* _Testo_:
━━━━
Era il 1995: Kurt Cobain era morto, i Kyuss si erano sciolti ed i Pearl Jam non si sentivano tanto bene (Woody ci perdonerà). Il Grunge aveva già vissuto il suo breve ed intenso apogeo, che l’avrebbe reso immortale. L’hair metal e la new wave con i suoi sintetizzatori spazzati via da un tornado di camicie a quadri e chitarre non sempre accordate ma potenti. Di lì a poco anche i Soundgarden si sarebbero sciolti, l’aberrazione del Nu Metal avrebbe preso il controllo della scena rock, Layne Staley si sarebbe incamminato verso un tunnel senza ritorno.
Ma nel 1995 il rock aveva ancora qualcosa da dire: ed era una voce così forte che anche la nascente Mtv Italia dovette ascoltare. L’edonismo degli anni ’80 era finito, le angosce esistenziali degli adolescenti non avevano più le vie di fuga del dualismo tra paninari e punk in cui rifugiarsi. In quell’anno venne fuori un disco che le raccolse tutte, in ogni forma possibile, sistemandole in un meraviglioso caleidoscopio. Il viaggio di un giovanissimo partendo dall’alba al tramonto prima (Dawn to Dusk) passando dal crepuscolo alla notte stellata poi (Twilight to Starlight). Attraverso l’insicurezza che si prova in quell’età, ed alle possibilità di trovare comunque la propria strada.
Una via fatta di dubbi, paure e l’ansia che ciascuno di noi, almeno una volta nella vita, ha provato sulla propria pelle. Sentirsi rifiutati da tutto il mondo, e vomitargli contro rabbia o solitudine. Questa è la genesi di Mellon Collie and the Infinite Sadness, capolavoro degli Smashing Pumpkins. Un disco che Wikipedia descrive come “un compendio di 40 anni di rock, evidente anche nei suoi acclamati singoli, partendo dal pop di 1979, all’orchestrale Tonight, Tonight, il violento grunge di Bullet with Butterfly Wings e il martellante riff di sabbathiana memoria di Zero”.
━━━━
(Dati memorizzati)
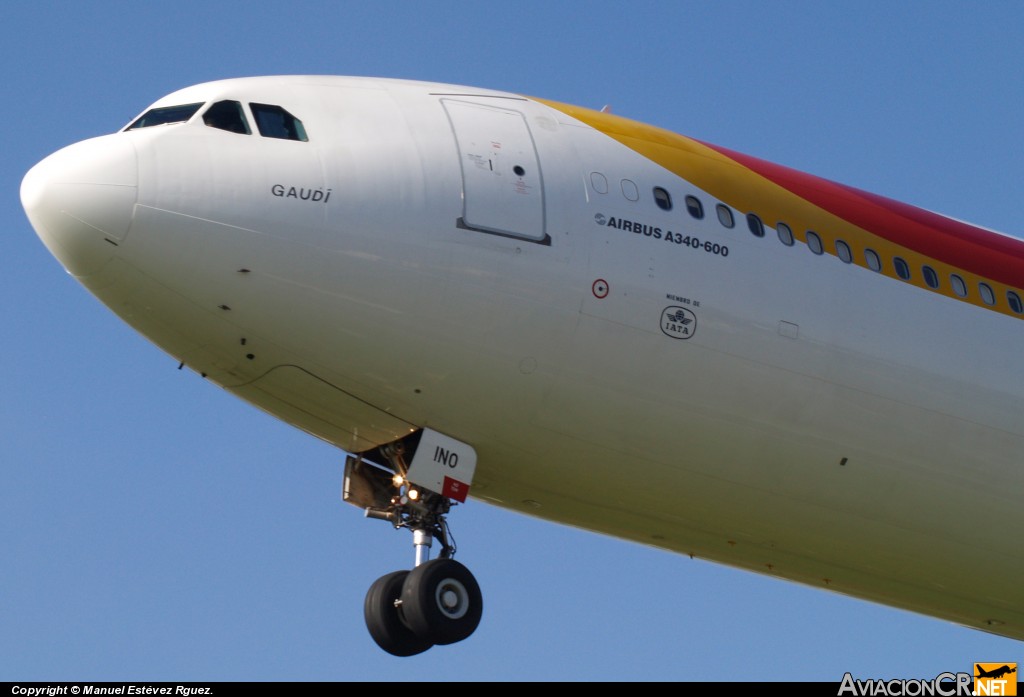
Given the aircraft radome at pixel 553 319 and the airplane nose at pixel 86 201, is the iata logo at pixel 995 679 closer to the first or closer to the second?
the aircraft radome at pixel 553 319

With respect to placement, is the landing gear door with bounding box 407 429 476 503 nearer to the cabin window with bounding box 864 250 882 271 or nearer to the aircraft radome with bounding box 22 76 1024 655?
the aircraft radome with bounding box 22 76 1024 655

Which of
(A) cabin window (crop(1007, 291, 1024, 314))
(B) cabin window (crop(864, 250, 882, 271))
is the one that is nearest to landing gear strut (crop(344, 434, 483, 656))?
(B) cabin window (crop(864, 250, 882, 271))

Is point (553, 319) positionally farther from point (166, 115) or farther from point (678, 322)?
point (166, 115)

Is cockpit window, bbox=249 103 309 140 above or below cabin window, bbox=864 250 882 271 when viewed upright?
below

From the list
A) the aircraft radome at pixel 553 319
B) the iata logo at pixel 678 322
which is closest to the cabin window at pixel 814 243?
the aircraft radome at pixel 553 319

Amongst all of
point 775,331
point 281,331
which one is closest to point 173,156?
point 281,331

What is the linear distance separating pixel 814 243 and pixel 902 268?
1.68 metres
━━━━
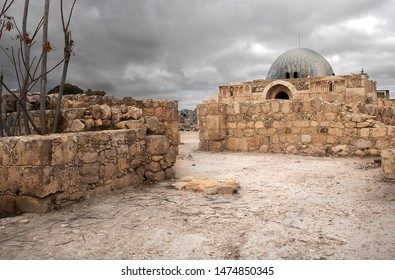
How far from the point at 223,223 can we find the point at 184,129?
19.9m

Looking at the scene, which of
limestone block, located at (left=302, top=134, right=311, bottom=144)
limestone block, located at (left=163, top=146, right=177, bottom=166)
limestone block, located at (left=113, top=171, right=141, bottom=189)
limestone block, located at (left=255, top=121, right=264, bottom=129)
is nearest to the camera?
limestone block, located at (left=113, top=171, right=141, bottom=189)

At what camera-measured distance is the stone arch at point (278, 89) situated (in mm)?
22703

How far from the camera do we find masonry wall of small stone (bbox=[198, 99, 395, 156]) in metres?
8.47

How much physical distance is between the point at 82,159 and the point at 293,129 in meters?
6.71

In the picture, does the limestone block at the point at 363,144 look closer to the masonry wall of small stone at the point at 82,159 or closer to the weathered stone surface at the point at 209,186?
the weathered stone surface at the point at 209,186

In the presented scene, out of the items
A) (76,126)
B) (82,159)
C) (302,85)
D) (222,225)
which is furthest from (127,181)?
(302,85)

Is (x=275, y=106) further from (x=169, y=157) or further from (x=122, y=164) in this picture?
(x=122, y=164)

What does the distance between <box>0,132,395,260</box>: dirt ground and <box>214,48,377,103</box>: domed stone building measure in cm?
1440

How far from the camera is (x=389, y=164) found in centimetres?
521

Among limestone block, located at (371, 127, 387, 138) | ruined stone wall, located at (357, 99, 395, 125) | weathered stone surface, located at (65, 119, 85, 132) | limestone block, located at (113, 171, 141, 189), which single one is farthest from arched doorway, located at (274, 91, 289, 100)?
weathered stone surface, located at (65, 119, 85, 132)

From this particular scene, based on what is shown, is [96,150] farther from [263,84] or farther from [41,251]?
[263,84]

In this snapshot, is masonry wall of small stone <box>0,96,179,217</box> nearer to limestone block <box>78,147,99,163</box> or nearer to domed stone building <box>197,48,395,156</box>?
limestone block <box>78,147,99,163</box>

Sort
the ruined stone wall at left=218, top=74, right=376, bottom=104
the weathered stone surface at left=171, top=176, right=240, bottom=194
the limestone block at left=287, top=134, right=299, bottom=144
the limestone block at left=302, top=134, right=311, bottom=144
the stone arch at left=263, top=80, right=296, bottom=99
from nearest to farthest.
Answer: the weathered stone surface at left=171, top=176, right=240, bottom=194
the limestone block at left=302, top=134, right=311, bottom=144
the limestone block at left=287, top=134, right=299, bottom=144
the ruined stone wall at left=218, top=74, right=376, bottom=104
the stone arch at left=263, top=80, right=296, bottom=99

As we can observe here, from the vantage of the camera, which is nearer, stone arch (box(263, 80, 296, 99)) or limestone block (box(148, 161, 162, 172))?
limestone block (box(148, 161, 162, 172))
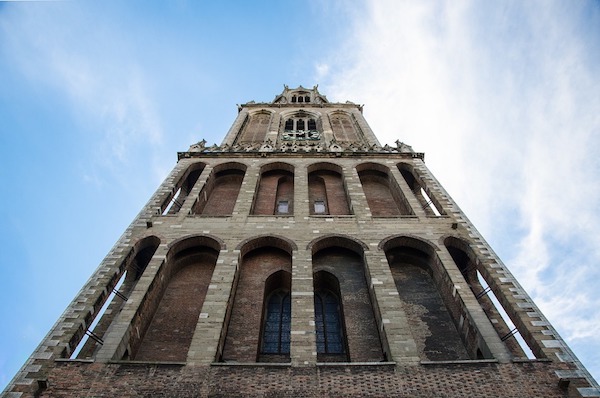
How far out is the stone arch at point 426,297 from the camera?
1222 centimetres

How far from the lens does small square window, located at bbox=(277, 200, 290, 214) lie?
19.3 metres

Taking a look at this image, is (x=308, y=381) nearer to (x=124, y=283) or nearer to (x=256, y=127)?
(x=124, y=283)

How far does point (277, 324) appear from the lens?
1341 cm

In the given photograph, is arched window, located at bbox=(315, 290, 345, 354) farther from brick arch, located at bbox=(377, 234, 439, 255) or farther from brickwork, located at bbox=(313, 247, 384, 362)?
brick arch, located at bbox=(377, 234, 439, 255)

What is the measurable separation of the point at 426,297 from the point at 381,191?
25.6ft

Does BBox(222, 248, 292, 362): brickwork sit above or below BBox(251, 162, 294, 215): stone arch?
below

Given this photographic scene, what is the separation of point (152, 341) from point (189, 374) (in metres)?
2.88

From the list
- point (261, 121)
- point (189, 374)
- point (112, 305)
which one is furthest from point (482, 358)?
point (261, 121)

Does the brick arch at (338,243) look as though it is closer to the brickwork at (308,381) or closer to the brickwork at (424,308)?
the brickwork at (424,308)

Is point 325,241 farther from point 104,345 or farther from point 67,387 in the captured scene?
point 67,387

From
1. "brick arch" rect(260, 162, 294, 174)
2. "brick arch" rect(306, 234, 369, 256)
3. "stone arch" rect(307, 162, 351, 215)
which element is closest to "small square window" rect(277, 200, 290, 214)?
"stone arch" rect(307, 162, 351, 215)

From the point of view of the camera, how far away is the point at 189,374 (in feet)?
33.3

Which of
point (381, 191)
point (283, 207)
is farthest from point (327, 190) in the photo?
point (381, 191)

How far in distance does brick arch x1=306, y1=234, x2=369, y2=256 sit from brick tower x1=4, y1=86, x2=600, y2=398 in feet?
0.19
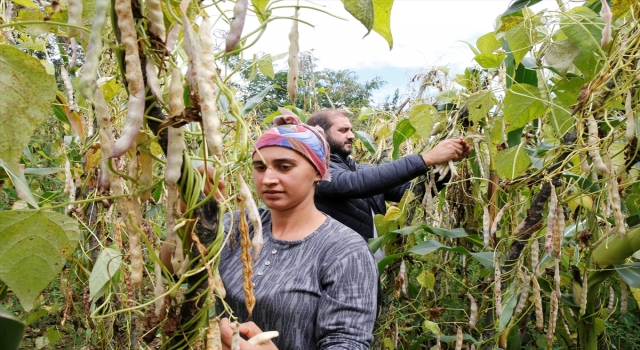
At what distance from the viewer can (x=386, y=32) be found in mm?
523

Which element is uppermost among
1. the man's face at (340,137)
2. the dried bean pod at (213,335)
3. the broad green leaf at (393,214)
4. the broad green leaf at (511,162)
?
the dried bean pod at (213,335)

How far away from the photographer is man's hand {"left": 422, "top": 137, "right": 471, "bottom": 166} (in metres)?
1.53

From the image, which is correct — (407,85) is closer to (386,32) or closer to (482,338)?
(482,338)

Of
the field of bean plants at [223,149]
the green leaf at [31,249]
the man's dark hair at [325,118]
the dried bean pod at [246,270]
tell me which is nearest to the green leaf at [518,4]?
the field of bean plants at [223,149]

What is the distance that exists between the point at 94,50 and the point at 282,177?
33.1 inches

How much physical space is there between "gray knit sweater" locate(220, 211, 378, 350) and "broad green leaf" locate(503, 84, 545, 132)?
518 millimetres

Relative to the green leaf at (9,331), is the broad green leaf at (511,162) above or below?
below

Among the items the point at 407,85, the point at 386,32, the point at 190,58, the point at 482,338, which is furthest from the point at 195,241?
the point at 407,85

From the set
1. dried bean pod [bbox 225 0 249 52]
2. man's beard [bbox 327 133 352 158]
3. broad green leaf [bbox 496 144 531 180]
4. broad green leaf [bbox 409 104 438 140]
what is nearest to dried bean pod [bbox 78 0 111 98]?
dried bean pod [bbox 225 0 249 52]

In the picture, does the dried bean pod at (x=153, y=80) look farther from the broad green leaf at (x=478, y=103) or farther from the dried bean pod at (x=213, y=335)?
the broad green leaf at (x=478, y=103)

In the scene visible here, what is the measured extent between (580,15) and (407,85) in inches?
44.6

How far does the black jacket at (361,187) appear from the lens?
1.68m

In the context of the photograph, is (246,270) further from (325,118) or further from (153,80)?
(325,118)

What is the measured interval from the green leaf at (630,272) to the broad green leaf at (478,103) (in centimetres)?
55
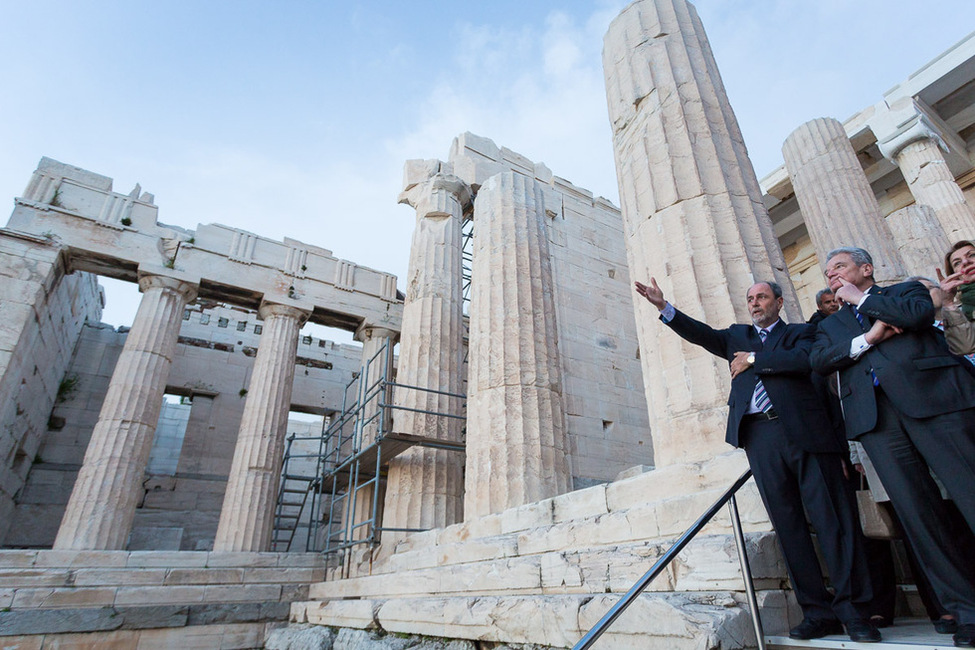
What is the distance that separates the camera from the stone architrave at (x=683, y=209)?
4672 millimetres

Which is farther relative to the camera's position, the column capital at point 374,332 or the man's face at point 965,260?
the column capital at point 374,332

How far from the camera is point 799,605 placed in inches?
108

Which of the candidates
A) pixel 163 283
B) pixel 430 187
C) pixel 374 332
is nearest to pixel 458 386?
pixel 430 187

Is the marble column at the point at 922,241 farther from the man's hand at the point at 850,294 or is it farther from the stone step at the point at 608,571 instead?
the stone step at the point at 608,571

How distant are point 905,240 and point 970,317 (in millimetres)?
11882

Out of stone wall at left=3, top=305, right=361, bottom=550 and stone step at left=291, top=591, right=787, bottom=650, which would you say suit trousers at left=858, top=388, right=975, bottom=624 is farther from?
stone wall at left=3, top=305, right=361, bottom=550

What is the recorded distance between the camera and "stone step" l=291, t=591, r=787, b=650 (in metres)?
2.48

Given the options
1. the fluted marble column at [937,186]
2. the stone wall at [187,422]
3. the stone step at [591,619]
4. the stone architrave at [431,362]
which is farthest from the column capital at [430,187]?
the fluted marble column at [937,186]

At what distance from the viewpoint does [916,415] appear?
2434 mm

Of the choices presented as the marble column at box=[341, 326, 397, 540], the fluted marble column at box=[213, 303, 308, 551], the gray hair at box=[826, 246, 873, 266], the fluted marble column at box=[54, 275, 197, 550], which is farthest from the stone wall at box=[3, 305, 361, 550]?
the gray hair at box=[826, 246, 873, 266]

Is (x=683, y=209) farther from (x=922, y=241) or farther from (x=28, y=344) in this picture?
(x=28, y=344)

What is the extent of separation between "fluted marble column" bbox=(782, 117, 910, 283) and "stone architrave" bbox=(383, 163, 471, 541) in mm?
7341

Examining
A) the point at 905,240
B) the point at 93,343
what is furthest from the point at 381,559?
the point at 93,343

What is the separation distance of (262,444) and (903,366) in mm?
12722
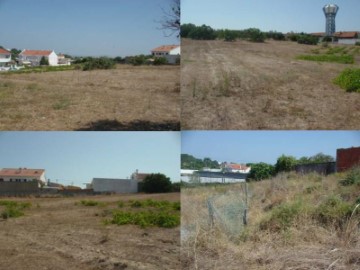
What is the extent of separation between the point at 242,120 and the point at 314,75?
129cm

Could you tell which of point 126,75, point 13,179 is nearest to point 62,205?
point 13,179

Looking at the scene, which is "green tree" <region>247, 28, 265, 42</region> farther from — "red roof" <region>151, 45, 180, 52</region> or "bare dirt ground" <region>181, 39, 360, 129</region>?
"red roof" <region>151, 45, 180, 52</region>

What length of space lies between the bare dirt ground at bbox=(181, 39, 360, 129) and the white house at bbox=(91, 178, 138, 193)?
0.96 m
━━━━
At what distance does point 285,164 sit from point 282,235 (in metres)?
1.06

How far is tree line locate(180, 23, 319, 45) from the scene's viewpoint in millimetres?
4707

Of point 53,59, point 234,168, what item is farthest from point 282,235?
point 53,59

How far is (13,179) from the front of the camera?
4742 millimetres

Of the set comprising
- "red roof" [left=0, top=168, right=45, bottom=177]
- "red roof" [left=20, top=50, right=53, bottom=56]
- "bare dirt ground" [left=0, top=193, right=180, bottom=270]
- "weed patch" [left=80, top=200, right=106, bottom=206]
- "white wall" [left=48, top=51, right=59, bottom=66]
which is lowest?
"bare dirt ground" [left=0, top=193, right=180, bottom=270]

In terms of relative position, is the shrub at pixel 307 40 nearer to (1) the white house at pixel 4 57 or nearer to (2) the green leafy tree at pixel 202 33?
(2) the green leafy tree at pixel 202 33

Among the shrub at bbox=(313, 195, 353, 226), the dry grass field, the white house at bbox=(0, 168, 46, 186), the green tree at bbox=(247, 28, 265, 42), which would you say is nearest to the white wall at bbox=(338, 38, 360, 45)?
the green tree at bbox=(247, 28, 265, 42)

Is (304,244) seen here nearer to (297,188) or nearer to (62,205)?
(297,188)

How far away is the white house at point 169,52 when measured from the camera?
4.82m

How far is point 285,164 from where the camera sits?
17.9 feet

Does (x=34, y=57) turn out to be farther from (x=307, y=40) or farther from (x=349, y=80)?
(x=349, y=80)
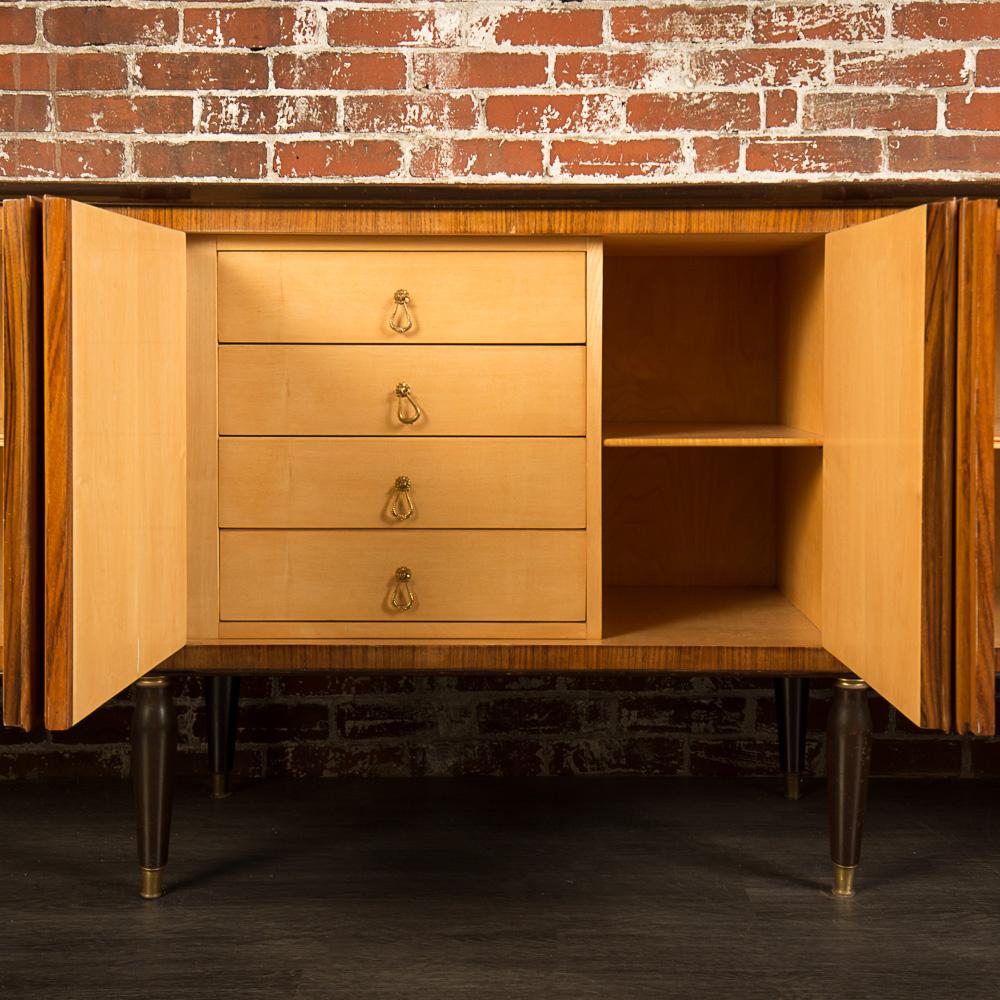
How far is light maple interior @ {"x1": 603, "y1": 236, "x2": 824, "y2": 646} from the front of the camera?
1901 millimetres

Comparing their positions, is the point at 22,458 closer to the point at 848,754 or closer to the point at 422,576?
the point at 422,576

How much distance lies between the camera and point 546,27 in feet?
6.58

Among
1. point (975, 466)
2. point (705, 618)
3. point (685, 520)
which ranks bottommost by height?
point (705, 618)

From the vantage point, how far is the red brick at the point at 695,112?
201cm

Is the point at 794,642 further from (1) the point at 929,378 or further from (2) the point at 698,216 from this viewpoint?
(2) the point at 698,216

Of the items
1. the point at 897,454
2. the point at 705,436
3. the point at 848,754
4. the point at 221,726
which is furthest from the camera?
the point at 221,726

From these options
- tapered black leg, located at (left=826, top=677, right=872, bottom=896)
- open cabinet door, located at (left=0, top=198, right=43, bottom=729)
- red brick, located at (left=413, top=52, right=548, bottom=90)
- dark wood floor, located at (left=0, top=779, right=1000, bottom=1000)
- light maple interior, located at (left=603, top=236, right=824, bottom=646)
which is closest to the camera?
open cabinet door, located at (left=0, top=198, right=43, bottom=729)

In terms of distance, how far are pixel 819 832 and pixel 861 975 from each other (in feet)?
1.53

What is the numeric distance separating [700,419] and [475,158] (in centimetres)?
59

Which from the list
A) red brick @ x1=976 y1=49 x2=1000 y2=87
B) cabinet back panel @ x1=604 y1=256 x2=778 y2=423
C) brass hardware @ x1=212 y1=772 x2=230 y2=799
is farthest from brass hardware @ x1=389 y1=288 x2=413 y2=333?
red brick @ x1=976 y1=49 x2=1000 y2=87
━━━━
* _Consegna_: Secondo il testo sul 1995 e gli Smashing Pumpkins, quali sono le due parti in cui si divide il viaggio descritto nel disco?

* _Risultato_: Dall'alba al tramonto (Dawn to Dusk) e dal crepuscolo alla notte stellata (Twilight to Starlight).